═════ PROVIDED DATA

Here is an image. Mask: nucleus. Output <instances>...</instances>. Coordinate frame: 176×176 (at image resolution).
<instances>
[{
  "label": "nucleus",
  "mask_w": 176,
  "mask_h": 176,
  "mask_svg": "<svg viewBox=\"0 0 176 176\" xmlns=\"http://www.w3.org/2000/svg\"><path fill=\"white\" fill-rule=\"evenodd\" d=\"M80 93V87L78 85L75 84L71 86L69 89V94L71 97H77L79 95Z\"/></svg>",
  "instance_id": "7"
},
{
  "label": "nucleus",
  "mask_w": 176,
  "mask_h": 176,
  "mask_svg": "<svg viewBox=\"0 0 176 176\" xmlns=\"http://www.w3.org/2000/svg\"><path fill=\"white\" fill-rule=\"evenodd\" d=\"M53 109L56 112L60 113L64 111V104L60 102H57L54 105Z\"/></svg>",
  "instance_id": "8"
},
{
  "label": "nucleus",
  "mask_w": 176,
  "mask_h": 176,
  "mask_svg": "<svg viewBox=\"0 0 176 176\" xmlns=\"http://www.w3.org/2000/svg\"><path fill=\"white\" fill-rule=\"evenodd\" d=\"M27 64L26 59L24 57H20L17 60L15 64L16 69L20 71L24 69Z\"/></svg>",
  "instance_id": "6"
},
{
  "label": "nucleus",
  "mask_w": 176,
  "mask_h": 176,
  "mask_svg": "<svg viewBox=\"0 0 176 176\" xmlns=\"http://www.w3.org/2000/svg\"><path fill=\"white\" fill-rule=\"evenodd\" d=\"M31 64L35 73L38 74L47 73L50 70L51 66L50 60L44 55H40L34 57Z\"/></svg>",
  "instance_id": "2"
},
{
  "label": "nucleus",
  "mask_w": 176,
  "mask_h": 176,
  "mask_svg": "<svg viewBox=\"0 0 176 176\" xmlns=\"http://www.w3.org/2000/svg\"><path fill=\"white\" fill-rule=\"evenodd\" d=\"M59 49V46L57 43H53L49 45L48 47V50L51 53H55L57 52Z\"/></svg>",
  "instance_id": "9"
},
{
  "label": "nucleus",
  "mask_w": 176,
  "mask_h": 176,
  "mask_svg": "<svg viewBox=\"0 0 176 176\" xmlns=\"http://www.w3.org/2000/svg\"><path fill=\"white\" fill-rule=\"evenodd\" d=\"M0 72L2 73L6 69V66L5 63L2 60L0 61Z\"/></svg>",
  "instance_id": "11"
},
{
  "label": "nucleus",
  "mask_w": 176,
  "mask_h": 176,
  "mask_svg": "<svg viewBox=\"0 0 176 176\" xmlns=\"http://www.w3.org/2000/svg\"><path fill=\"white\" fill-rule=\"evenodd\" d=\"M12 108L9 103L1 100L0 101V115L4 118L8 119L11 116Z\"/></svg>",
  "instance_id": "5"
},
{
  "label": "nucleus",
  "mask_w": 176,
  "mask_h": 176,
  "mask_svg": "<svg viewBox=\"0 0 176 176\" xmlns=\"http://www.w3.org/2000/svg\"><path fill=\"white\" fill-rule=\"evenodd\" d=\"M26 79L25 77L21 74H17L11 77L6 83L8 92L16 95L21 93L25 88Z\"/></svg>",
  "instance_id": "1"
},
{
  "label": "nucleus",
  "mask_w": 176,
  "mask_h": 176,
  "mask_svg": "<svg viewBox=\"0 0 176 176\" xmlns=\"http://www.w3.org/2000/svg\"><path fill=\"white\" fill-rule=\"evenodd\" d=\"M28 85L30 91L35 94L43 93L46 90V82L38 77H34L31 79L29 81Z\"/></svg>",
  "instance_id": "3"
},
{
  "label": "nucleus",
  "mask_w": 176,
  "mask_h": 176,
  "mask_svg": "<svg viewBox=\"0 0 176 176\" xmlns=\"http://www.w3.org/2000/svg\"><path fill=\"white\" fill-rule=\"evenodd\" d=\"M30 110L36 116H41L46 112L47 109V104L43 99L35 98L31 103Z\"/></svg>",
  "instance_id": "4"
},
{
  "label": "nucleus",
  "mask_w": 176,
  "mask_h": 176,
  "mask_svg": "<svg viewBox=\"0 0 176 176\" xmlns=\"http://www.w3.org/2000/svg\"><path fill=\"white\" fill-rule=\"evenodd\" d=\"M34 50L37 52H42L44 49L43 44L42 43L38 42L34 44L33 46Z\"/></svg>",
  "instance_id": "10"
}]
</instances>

══════════

■ YOUR OBJECTIVE: Render every line of the items above as a numbered list, leaving out any blank lines.

■ TASK SOLUTION:
1. Here is an image. Mask: nucleus. Output <instances>...</instances>. Coordinate frame: 176×176 (at image resolution).
2. <instances>
3. [{
4.   "label": "nucleus",
5.   "mask_w": 176,
6.   "mask_h": 176,
7.   "mask_svg": "<svg viewBox=\"0 0 176 176\" xmlns=\"http://www.w3.org/2000/svg\"><path fill=\"white\" fill-rule=\"evenodd\" d=\"M80 93V87L78 85L75 84L71 86L69 89V94L71 97H77L79 95Z\"/></svg>",
8.   "instance_id": "7"
9. },
10. {
11.   "label": "nucleus",
12.   "mask_w": 176,
13.   "mask_h": 176,
14.   "mask_svg": "<svg viewBox=\"0 0 176 176\" xmlns=\"http://www.w3.org/2000/svg\"><path fill=\"white\" fill-rule=\"evenodd\" d=\"M53 109L56 112L60 113L64 111V104L60 102H57L54 105Z\"/></svg>",
15.   "instance_id": "8"
16. },
17. {
18.   "label": "nucleus",
19.   "mask_w": 176,
20.   "mask_h": 176,
21.   "mask_svg": "<svg viewBox=\"0 0 176 176\" xmlns=\"http://www.w3.org/2000/svg\"><path fill=\"white\" fill-rule=\"evenodd\" d=\"M27 64L26 59L24 57H20L17 60L15 64L16 69L20 71L24 69Z\"/></svg>",
22.   "instance_id": "6"
23. },
24. {
25.   "label": "nucleus",
26.   "mask_w": 176,
27.   "mask_h": 176,
28.   "mask_svg": "<svg viewBox=\"0 0 176 176\" xmlns=\"http://www.w3.org/2000/svg\"><path fill=\"white\" fill-rule=\"evenodd\" d=\"M31 64L35 73L38 74L47 73L50 70L51 66L50 60L44 55H40L34 57Z\"/></svg>",
29.   "instance_id": "2"
30. },
31. {
32.   "label": "nucleus",
33.   "mask_w": 176,
34.   "mask_h": 176,
35.   "mask_svg": "<svg viewBox=\"0 0 176 176\" xmlns=\"http://www.w3.org/2000/svg\"><path fill=\"white\" fill-rule=\"evenodd\" d=\"M59 49V46L57 43H53L49 45L48 47V50L51 53H55L57 52Z\"/></svg>",
36.   "instance_id": "9"
37. },
38. {
39.   "label": "nucleus",
40.   "mask_w": 176,
41.   "mask_h": 176,
42.   "mask_svg": "<svg viewBox=\"0 0 176 176\" xmlns=\"http://www.w3.org/2000/svg\"><path fill=\"white\" fill-rule=\"evenodd\" d=\"M0 72L2 73L6 69V66L5 63L2 60L0 61Z\"/></svg>",
43.   "instance_id": "11"
44. },
45. {
46.   "label": "nucleus",
47.   "mask_w": 176,
48.   "mask_h": 176,
49.   "mask_svg": "<svg viewBox=\"0 0 176 176\" xmlns=\"http://www.w3.org/2000/svg\"><path fill=\"white\" fill-rule=\"evenodd\" d=\"M12 108L9 103L1 100L0 101V115L4 118L8 119L11 116Z\"/></svg>",
50.   "instance_id": "5"
51. },
52. {
53.   "label": "nucleus",
54.   "mask_w": 176,
55.   "mask_h": 176,
56.   "mask_svg": "<svg viewBox=\"0 0 176 176\" xmlns=\"http://www.w3.org/2000/svg\"><path fill=\"white\" fill-rule=\"evenodd\" d=\"M26 79L25 77L21 74H17L11 77L6 83L8 92L16 95L21 93L25 88Z\"/></svg>",
57.   "instance_id": "1"
58. },
59. {
60.   "label": "nucleus",
61.   "mask_w": 176,
62.   "mask_h": 176,
63.   "mask_svg": "<svg viewBox=\"0 0 176 176\" xmlns=\"http://www.w3.org/2000/svg\"><path fill=\"white\" fill-rule=\"evenodd\" d=\"M28 85L30 91L35 94L43 93L46 90V82L38 77H34L31 79L29 81Z\"/></svg>",
64.   "instance_id": "3"
65. },
66. {
67.   "label": "nucleus",
68.   "mask_w": 176,
69.   "mask_h": 176,
70.   "mask_svg": "<svg viewBox=\"0 0 176 176\" xmlns=\"http://www.w3.org/2000/svg\"><path fill=\"white\" fill-rule=\"evenodd\" d=\"M30 110L36 116H41L46 112L47 109V104L43 99L35 98L31 103Z\"/></svg>",
71.   "instance_id": "4"
72. },
73. {
74.   "label": "nucleus",
75.   "mask_w": 176,
76.   "mask_h": 176,
77.   "mask_svg": "<svg viewBox=\"0 0 176 176\" xmlns=\"http://www.w3.org/2000/svg\"><path fill=\"white\" fill-rule=\"evenodd\" d=\"M34 50L37 52H42L44 49L43 44L42 43L38 42L34 44L33 46Z\"/></svg>",
78.   "instance_id": "10"
79. }]
80. </instances>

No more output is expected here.